--- Begin ---

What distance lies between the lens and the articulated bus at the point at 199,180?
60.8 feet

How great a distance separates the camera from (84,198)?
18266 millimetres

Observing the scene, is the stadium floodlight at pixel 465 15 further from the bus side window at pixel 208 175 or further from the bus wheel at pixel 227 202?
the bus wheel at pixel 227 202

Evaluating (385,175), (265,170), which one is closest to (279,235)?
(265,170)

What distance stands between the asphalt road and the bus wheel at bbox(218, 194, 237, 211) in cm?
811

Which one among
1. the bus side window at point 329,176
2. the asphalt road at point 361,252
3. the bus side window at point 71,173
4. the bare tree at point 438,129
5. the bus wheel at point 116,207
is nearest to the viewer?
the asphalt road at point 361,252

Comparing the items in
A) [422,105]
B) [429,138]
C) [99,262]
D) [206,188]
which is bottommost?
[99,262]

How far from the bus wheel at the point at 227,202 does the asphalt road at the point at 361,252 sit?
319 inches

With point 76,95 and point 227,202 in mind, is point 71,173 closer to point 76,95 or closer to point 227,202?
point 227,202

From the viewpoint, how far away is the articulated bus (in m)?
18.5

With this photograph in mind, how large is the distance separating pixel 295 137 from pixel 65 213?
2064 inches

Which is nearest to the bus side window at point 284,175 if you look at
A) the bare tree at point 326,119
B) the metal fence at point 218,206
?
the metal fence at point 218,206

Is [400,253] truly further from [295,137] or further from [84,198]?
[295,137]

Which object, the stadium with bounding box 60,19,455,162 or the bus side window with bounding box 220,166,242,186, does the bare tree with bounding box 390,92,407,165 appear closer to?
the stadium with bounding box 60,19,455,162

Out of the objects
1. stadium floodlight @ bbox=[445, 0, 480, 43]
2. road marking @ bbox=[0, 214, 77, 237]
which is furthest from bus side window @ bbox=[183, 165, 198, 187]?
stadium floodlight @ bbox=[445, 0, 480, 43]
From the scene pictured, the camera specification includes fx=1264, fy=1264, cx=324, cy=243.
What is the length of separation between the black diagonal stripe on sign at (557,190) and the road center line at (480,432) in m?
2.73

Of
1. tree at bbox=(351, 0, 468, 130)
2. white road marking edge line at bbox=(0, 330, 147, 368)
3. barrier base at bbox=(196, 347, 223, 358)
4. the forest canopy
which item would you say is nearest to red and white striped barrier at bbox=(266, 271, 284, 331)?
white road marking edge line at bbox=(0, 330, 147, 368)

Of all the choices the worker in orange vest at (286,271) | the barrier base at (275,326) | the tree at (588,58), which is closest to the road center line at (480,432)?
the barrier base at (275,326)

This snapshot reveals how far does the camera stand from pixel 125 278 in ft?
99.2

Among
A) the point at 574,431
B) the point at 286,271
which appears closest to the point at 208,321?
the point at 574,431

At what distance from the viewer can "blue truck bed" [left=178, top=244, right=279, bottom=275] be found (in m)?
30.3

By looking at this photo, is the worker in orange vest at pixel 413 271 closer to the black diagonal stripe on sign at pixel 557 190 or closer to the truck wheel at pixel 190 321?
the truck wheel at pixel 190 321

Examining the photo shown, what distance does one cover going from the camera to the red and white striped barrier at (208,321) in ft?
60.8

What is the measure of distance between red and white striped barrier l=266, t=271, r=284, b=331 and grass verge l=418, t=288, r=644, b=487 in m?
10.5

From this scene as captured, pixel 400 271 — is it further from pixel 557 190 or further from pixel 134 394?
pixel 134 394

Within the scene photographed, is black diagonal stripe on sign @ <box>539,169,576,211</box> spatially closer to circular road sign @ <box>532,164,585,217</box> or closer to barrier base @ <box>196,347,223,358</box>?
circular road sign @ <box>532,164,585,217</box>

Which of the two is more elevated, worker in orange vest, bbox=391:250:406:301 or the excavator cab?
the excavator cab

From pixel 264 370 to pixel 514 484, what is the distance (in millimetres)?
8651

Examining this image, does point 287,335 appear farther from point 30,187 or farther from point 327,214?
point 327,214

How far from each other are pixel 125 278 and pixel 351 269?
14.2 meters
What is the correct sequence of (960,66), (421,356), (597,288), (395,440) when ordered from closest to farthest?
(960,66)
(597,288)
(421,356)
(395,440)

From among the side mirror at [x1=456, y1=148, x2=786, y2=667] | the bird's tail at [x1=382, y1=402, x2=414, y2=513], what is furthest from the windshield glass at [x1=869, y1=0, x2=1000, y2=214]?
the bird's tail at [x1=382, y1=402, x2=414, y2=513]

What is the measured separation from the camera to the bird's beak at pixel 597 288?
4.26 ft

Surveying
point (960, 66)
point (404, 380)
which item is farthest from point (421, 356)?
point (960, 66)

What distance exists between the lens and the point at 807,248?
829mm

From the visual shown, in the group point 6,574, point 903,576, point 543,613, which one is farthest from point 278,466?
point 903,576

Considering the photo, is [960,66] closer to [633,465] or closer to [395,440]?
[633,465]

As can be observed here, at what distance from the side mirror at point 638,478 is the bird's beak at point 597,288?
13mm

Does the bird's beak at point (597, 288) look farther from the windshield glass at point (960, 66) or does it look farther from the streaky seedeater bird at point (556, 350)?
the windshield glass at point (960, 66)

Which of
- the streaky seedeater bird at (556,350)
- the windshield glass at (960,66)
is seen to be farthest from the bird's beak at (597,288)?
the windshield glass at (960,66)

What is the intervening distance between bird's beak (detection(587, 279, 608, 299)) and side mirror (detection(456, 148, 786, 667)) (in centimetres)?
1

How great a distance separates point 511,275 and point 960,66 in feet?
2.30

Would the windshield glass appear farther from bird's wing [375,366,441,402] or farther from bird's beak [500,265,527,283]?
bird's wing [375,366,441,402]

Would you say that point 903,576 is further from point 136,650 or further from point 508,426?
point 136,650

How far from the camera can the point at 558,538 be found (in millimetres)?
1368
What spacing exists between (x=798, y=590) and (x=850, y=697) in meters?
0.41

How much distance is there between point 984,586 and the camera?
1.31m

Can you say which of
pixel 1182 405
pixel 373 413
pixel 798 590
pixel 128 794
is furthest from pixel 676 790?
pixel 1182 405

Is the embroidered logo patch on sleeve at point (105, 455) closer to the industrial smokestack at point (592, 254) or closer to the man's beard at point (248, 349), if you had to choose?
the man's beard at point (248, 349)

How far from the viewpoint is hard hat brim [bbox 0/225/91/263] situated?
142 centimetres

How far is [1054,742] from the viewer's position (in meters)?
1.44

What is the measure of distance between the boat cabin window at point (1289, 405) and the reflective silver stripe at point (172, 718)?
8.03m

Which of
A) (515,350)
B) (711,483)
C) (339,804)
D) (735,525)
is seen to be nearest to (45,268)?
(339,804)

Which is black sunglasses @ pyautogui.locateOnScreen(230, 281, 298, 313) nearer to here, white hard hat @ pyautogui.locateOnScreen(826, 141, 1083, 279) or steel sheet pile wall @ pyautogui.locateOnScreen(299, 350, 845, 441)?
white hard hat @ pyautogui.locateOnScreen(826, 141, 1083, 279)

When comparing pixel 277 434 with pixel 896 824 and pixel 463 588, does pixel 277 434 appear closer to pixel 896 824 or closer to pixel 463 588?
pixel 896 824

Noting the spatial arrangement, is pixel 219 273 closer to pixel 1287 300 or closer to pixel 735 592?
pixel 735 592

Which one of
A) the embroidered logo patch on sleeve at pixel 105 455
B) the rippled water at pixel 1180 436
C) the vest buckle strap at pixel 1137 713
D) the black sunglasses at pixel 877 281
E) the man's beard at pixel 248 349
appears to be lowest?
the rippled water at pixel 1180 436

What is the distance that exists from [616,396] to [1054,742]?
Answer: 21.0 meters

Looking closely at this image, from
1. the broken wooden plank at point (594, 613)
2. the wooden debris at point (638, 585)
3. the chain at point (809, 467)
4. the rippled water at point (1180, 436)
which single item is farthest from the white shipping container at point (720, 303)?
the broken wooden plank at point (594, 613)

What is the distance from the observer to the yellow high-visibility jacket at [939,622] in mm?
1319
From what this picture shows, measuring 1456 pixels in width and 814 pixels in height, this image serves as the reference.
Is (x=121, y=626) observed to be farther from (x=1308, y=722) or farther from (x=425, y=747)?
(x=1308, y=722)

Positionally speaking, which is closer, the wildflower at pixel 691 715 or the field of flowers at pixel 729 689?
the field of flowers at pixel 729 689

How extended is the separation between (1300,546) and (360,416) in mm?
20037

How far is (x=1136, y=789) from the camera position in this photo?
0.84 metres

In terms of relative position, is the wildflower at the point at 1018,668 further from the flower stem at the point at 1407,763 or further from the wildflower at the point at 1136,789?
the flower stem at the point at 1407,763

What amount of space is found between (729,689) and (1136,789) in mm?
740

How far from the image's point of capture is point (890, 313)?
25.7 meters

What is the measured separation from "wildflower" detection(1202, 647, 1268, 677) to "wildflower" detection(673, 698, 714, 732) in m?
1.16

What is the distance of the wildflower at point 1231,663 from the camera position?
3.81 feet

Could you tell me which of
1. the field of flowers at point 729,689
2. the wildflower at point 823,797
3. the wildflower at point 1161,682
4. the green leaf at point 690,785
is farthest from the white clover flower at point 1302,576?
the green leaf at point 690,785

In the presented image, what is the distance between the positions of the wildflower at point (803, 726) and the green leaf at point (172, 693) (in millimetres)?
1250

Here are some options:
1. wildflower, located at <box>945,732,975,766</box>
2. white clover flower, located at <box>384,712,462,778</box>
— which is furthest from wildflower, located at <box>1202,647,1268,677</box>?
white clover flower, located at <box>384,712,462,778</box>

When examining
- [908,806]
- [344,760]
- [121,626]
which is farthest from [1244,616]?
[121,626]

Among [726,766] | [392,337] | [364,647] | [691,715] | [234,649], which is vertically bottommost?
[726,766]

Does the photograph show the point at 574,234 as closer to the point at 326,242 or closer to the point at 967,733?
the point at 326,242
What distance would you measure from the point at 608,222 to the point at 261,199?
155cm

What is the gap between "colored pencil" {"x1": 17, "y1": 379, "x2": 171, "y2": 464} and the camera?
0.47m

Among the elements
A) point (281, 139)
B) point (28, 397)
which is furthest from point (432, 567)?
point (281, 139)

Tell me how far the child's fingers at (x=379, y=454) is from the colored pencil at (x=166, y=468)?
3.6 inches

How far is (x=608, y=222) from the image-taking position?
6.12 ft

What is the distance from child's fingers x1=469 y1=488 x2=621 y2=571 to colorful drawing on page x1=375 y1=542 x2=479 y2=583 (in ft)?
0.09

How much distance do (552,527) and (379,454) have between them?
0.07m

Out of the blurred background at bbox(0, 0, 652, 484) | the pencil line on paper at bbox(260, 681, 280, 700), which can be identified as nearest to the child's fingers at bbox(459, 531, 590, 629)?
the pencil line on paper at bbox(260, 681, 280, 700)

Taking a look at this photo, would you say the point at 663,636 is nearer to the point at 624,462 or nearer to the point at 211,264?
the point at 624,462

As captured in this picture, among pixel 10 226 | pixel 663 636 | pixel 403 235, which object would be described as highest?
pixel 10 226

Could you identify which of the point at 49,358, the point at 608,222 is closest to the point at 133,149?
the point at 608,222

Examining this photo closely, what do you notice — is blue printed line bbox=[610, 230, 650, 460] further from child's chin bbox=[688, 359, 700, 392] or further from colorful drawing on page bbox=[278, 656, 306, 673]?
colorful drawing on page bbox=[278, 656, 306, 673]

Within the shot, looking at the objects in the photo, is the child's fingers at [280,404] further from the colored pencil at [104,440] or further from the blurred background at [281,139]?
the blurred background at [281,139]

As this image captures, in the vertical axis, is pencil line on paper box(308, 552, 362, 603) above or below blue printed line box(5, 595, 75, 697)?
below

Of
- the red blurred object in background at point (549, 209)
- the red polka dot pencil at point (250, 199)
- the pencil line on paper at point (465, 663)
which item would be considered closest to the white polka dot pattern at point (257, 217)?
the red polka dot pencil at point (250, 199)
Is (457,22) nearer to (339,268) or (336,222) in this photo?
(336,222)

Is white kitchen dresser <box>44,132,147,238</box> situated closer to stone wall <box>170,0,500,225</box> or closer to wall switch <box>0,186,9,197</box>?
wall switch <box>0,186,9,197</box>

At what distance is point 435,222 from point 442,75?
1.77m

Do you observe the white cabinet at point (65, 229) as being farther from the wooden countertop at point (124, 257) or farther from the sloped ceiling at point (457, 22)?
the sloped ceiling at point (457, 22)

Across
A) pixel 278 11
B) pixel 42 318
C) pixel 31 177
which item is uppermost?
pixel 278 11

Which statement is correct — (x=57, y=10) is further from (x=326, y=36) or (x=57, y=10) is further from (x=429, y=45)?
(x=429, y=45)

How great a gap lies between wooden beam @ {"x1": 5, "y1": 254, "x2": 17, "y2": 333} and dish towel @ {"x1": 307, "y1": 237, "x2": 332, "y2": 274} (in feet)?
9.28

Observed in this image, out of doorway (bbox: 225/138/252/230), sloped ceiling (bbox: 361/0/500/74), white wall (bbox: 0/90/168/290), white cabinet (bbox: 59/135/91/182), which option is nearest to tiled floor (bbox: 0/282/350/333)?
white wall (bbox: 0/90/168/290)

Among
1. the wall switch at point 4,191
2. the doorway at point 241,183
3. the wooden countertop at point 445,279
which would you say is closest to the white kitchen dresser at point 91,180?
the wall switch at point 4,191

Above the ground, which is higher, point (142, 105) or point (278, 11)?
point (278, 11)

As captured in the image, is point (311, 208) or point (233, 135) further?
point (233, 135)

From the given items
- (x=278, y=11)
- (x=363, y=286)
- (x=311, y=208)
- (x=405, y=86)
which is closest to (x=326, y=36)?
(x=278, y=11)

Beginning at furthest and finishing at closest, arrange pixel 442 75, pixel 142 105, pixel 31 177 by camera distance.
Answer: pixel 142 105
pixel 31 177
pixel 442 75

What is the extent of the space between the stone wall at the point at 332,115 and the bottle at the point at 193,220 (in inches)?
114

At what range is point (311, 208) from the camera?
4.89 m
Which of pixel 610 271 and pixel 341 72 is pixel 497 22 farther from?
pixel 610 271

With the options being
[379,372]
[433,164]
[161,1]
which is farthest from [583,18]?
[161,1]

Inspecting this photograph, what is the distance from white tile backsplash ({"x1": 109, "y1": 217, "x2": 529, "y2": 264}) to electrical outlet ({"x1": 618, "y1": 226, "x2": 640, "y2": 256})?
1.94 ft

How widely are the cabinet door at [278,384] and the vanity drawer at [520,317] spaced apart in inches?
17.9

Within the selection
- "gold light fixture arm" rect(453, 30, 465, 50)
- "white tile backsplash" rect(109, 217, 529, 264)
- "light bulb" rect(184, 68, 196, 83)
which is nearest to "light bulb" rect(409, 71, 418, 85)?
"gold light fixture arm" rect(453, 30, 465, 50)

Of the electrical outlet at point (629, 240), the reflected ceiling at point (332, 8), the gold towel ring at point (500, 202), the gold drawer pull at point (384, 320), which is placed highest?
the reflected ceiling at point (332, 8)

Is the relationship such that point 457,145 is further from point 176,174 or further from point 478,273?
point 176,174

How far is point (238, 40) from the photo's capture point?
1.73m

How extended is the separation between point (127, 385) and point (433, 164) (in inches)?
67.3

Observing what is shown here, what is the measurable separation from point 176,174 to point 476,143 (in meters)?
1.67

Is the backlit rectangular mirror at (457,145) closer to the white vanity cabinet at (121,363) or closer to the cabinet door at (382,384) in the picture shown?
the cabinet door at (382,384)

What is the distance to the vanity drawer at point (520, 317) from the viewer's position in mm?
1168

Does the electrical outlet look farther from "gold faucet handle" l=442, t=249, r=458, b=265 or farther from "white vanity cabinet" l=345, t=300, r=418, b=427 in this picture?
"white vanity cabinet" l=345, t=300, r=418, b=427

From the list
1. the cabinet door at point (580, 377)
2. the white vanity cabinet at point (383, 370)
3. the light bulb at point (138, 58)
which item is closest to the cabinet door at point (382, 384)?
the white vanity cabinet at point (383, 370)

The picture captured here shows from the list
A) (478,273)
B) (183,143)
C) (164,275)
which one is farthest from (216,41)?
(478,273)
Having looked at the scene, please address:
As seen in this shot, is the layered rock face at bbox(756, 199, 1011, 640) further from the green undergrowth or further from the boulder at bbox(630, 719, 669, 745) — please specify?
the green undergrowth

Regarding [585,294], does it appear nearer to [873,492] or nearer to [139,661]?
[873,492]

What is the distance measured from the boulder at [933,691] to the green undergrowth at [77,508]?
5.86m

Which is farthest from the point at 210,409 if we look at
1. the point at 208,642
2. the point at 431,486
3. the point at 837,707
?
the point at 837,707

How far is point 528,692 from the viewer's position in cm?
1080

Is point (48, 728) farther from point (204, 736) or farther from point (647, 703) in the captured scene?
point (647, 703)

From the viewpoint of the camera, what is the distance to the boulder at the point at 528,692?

--- End ---

Work to be completed:
Give again only the lines of the material above that run from the one with "How far is point (238, 40)" through the end, both included, exactly as they appear.

The completed task:
How far is point (238, 40) from the photo's capture point?
1.73m

How extended is the separation between point (127, 385) and point (433, 164) (in inches)?
67.3

Observing what is shown here, what is the measurable separation from point 176,174 to point 476,143 (in meters)?
1.67

Is the backlit rectangular mirror at (457,145) closer to the white vanity cabinet at (121,363) or closer to the cabinet door at (382,384) in the picture shown?
the cabinet door at (382,384)

What is the distance to the vanity drawer at point (520, 317) from the viewer's position in mm?
1168

Does the electrical outlet look farther from "gold faucet handle" l=442, t=249, r=458, b=265 or farther from "white vanity cabinet" l=345, t=300, r=418, b=427 in this picture?
"white vanity cabinet" l=345, t=300, r=418, b=427

From the list
1. the cabinet door at point (580, 377)
2. the white vanity cabinet at point (383, 370)
3. the light bulb at point (138, 58)
which item is closest to the cabinet door at point (382, 384)?
the white vanity cabinet at point (383, 370)

The picture captured here shows from the list
A) (478,273)
B) (183,143)
C) (164,275)
which one is farthest from (216,41)?
(478,273)
Having looked at the scene, please address:
As seen in this shot, is the layered rock face at bbox(756, 199, 1011, 640) further from the green undergrowth or further from the boulder at bbox(630, 719, 669, 745) — please specify?
the green undergrowth

Regarding [585,294], does it appear nearer to [873,492] or nearer to [139,661]?
[873,492]

What is the distance measured from the boulder at [933,691] to the green undergrowth at [77,508]?
5.86m

Which is farthest from the point at 210,409 if we look at
1. the point at 208,642
2. the point at 431,486
3. the point at 837,707
?
the point at 837,707

How far is point 528,692 from the viewer's position in cm?
1080

Is point (48, 728) farther from point (204, 736) or farther from point (647, 703) in the captured scene?
point (647, 703)

From the viewpoint of the camera, what is the distance to the boulder at the point at 528,692?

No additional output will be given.